** Records for processing follows **
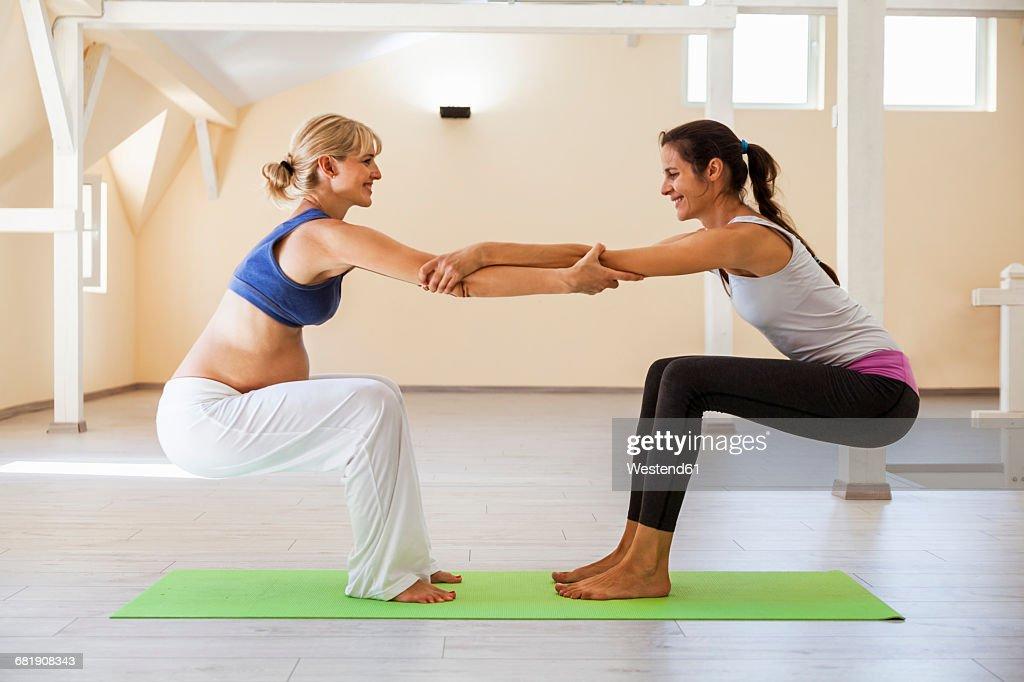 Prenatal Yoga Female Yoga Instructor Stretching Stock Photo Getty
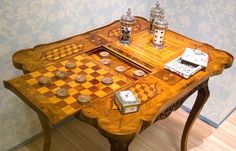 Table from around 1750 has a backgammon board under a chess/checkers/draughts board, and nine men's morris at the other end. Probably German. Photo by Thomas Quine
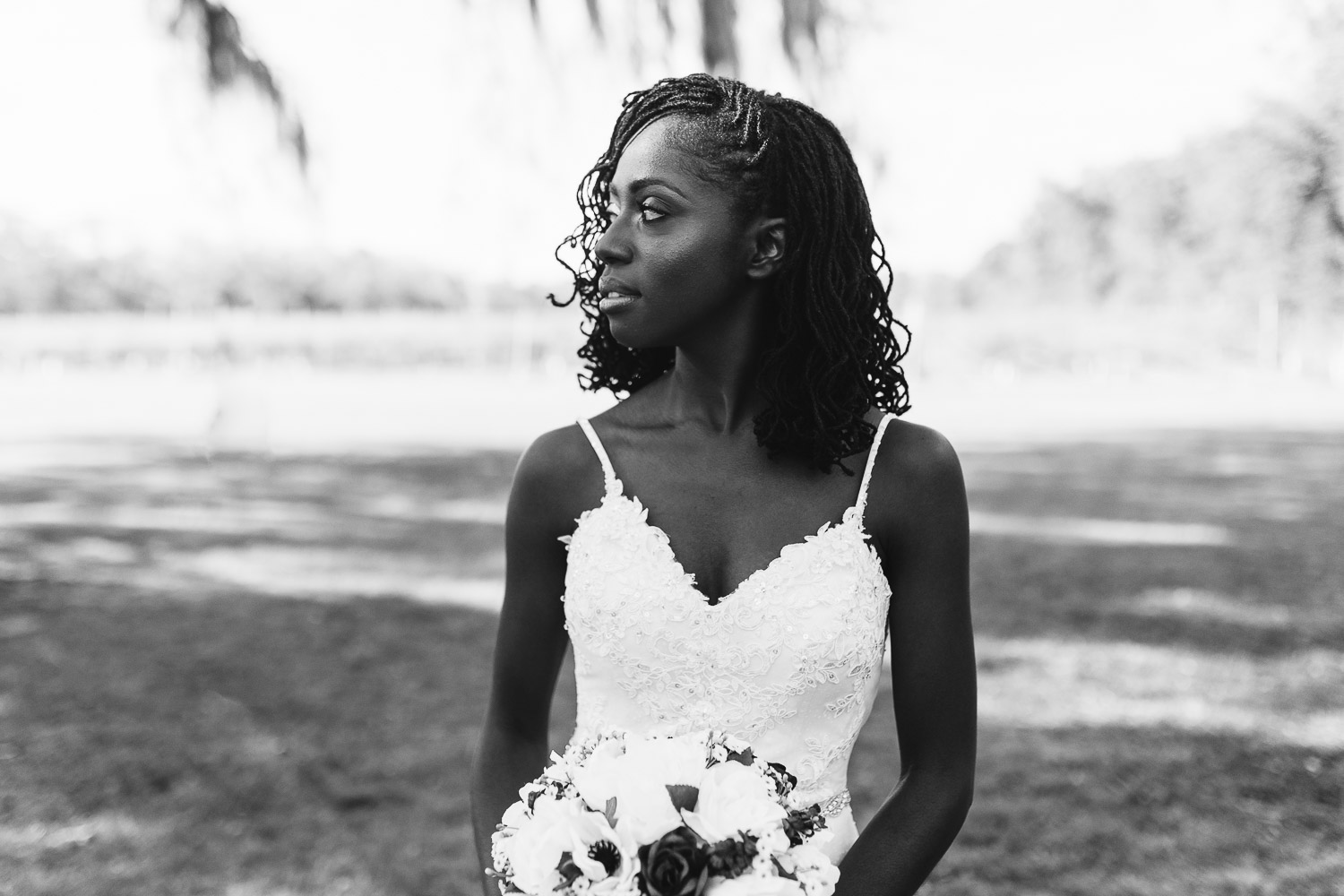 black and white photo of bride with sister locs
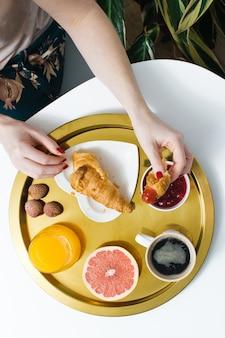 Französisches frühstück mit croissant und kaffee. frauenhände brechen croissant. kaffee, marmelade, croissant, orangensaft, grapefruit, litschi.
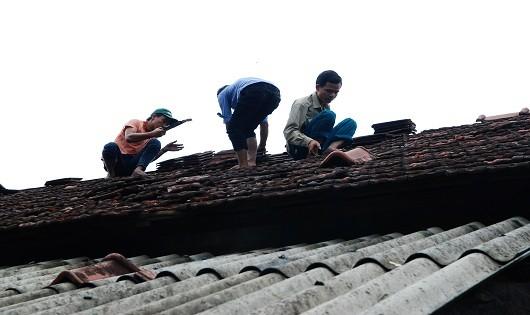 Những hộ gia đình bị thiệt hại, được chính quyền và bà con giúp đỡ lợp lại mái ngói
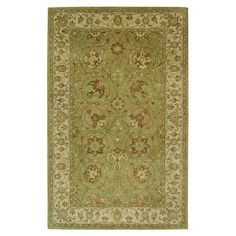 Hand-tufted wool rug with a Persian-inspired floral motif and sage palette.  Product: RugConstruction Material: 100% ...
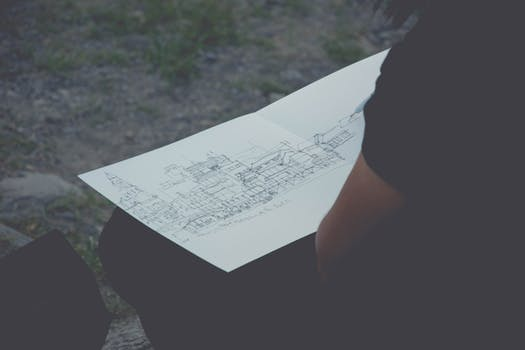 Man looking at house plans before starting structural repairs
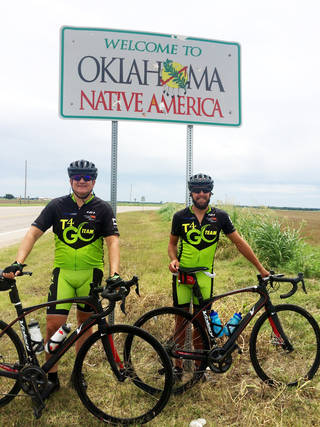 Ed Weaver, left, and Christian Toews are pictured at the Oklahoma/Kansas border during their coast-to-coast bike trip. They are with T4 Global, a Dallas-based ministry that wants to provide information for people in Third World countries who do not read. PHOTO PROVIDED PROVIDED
** End of Records for processing **
- _Assignment_:
Transcribe the listing above verbatim. No picture belongs in the result.

- _Task solution_:
 Prenatal Yoga Female Yoga Instructor Stretching Stock Photo Getty
 Table from around 1750 has a backgammon board under a chess/checkers/draughts board, and nine men's morris at the other end. Probably German. Photo by Thomas Quine
 black and white photo of bride with sister locs
 Französisches frühstück mit croissant und kaffee. frauenhände brechen croissant. kaffee, marmelade, croissant, orangensaft, grapefruit, litschi.
 Những hộ gia đình bị thiệt hại, được chính quyền và bà con giúp đỡ lợp lại mái ngói
 Hand-tufted wool rug with a Persian-inspired floral motif and sage palette.  Product: RugConstruction Material: 100% ...
 Man looking at house plans before starting structural repairs
 Ed Weaver, left, and Christian Toews are pictured at the Oklahoma/Kansas border during their coast-to-coast bike trip. They are with T4 Global, a Dallas-based ministry that wants to provide information for people in Third World countries who do not read. PHOTO PROVIDED PROVIDED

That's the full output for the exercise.